Ayi – guter Geist und professionelle Kinderbetreuerin

Von Katharina Schneider-Roos

Die Durchschnittseuropäerin und der Durchschnittseuropäer, die sich entschieden haben, eine gewisse Zeit in China zu verbringen, sind daran gewöhnt, sich selbst um ihre Kinder, so welche vorhanden sind, zu kümmern. Falls die Mutter arbeitet, werden die Kinder zwischen Großeltern, Tagesmutter, Kindergruppe und Kindergarten hin- und herjongliert. Ein Unternehmen, das größtmögliche Planung und gute Mitarbeit aller Beteiligten benötigt.

In China kann man sich plötzlich leisten, eine Ayi (Hausangestellte, wörtlich Tante) einzustellen, die sich um das Kind und den Haushalt kümmert. Ein Grund für so manche, so lange in China zu bleiben, bis die Kinder dem Gröbsten entwachsen sind.

Aber woher kommen diese guten Geister?

Ein großer Teil der Hausangestellten werden aus der Masse der 30 Millionen Frauen, die jährlich vom Land in die Städte strömen, rekrutiert. Laut UNESCO sind die meisten davon in der Herstellungsindustrie, im Servicebereich und als Hausangestellte tätig, deshalb konzentrieren sie sich auf die großen Städte.

Um die Rechte der Wanderarbeiterinnen zu schützen, rief die UNESCO in Zusammenarbeit mit chinesischen Organisationen wie der „All China Women’s Association“ Projekte zur Ausbildung und rechtlichen Aufklärung für weibliche Wanderarbeiterinnen ins Leben. Das Training für Hausangestellte beginnt schon in den Gebieten ihrer Abreise (Gansu, Shandong, Henan...) und geht in Beijing weiter. Die Ausbildung erfolgt in den Bereichen: Rechtsschutz, Gesundenvorsorge, Überlebensstrategien in der Stadt und Techniken für Jobsuche und Interviews.

Staatliche und private Vermittlungsfirmen

Durch den starken Bedarf an Hausangestellten in den Städten entstanden in den letzten Jahren Vermittlungsfirmen, die Ayis anstellen und weitervermieten und dafür 20% des Gehalts kassieren, und Fortbildungskurse für Hausangestellte. Laut Beijing Today gibt es an Schulen das Hauptfach Haushaltmanagement, deren Absolventinnen zwar ein Vielfaches des Durchschnittslohns einer nicht ausgebildeten Ayi verdienen, die aber nach kurzer Zeit nicht mehr in diesem Bereich tätig sein wollen und alle in andere Bereiche umstiegen, da sie ihre Rolle als erniedrigend empfanden.

■ Erfasste Daten ■
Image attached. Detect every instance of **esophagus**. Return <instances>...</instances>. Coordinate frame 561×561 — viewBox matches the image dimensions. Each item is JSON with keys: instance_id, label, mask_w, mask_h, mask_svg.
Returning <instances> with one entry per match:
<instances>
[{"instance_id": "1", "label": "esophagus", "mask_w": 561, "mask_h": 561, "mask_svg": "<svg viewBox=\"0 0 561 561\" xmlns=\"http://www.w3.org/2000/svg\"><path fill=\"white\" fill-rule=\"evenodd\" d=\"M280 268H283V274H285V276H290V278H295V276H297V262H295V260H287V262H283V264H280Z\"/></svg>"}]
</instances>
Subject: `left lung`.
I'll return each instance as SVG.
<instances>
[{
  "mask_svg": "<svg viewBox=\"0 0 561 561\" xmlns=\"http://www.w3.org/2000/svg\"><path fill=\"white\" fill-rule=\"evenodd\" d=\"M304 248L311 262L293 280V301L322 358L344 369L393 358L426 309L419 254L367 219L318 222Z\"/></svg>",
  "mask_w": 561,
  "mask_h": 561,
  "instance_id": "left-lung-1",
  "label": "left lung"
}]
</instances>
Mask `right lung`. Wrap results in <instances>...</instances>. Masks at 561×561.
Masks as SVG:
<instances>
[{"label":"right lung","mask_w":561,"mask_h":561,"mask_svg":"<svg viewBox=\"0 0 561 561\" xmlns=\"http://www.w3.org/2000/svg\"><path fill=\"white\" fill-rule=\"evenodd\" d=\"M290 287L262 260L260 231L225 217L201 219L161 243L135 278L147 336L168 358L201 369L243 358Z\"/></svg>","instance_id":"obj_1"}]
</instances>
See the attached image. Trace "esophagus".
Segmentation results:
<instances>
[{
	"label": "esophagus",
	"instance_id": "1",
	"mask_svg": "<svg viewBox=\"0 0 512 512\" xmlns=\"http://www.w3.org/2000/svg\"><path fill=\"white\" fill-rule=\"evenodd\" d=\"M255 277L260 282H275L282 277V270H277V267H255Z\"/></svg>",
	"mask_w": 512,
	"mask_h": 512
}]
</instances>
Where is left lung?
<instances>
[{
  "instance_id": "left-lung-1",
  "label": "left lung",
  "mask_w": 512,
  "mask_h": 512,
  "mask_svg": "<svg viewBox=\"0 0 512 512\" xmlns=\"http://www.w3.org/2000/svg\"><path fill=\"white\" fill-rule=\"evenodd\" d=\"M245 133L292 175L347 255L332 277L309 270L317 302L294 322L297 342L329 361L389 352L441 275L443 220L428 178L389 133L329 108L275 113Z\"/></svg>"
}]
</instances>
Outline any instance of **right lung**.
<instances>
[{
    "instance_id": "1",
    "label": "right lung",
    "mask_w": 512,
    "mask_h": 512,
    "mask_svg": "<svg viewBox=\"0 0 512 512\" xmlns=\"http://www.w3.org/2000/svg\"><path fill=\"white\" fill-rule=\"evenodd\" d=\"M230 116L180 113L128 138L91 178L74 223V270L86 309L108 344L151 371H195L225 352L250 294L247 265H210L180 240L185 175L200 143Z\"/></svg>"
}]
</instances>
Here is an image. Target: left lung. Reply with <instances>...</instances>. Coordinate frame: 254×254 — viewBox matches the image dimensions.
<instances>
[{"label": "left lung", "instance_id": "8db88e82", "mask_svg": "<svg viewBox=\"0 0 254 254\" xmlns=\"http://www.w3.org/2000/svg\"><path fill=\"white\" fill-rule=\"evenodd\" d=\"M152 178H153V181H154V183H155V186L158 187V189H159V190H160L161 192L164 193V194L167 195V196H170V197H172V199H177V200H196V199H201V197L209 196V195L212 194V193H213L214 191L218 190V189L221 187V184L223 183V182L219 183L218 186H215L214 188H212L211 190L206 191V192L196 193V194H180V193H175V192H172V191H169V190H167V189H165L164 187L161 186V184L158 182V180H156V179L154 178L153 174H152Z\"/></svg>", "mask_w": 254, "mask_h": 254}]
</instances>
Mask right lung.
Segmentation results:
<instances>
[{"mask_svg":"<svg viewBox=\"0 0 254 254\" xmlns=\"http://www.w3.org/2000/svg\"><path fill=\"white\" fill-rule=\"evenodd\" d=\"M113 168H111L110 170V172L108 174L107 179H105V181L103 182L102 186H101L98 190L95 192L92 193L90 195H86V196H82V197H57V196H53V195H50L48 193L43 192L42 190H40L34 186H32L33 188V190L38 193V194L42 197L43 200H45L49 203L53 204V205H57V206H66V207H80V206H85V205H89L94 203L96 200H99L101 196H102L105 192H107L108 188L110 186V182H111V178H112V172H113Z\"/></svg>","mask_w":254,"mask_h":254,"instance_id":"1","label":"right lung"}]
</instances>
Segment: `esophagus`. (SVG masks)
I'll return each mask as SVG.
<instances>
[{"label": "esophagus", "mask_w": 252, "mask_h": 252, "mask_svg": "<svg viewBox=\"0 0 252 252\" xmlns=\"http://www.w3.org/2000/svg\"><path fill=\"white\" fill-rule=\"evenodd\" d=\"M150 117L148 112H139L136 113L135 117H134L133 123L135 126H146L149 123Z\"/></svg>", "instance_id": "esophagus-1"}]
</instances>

■ Aufgaben ■
a. Wie viel vom Gehalt behalten laut dem Text über Ayis die Vermittlungsfirmen ein?
b. Ändere in den Datenzeilen von der Zeile mit „Here is an image.“ bis zum Ende der Daten, beide Enden eingeschlossen, „Target“ zu „Goal“. Gib nur diese Zeilen aus und lass alles andere unverändert.

■ Ergebnisse je Aufgabe ■
a. 20 % des Gehalts.

b.
Here is an image. Goal: left lung. Reply with <instances>...</instances>. Coordinate frame: 254×254 — viewBox matches the image dimensions.
<instances>
[{"label": "left lung", "instance_id": "8db88e82", "mask_svg": "<svg viewBox=\"0 0 254 254\" xmlns=\"http://www.w3.org/2000/svg\"><path fill=\"white\" fill-rule=\"evenodd\" d=\"M152 178H153V181H154V183H155V186L158 187V189H159V190H160L161 192L164 193V194L167 195V196H170V197H172V199H177V200H196V199H201V197L209 196V195L212 194V193H213L214 191L218 190V189L221 187V184L223 183V182L219 183L218 186H215L214 188H212L211 190L206 191V192L196 193V194H180V193H175V192H172V191H169V190H167V189H165L164 187L161 186V184L158 182V180H156V179L154 178L153 174H152Z\"/></svg>", "mask_w": 254, "mask_h": 254}]
</instances>
Mask right lung.
Segmentation results:
<instances>
[{"mask_svg":"<svg viewBox=\"0 0 254 254\" xmlns=\"http://www.w3.org/2000/svg\"><path fill=\"white\" fill-rule=\"evenodd\" d=\"M113 168H111L110 170V172L108 174L107 179H105V181L103 182L102 186H101L98 190L95 192L92 193L90 195H86V196H82V197H57V196H53V195H50L48 193L43 192L42 190H40L34 186H32L33 188V190L38 193V194L42 197L43 200H45L49 203L53 204V205H57V206H66V207H80V206H85V205H89L94 203L96 200H99L101 196H102L105 192H107L108 188L110 186V182H111V178H112V172H113Z\"/></svg>","mask_w":254,"mask_h":254,"instance_id":"1","label":"right lung"}]
</instances>
Segment: `esophagus`. (SVG masks)
I'll return each mask as SVG.
<instances>
[{"label": "esophagus", "mask_w": 252, "mask_h": 252, "mask_svg": "<svg viewBox=\"0 0 252 252\" xmlns=\"http://www.w3.org/2000/svg\"><path fill=\"white\" fill-rule=\"evenodd\" d=\"M150 117L148 112H139L136 113L135 117H134L133 123L135 126H146L149 123Z\"/></svg>", "instance_id": "esophagus-1"}]
</instances>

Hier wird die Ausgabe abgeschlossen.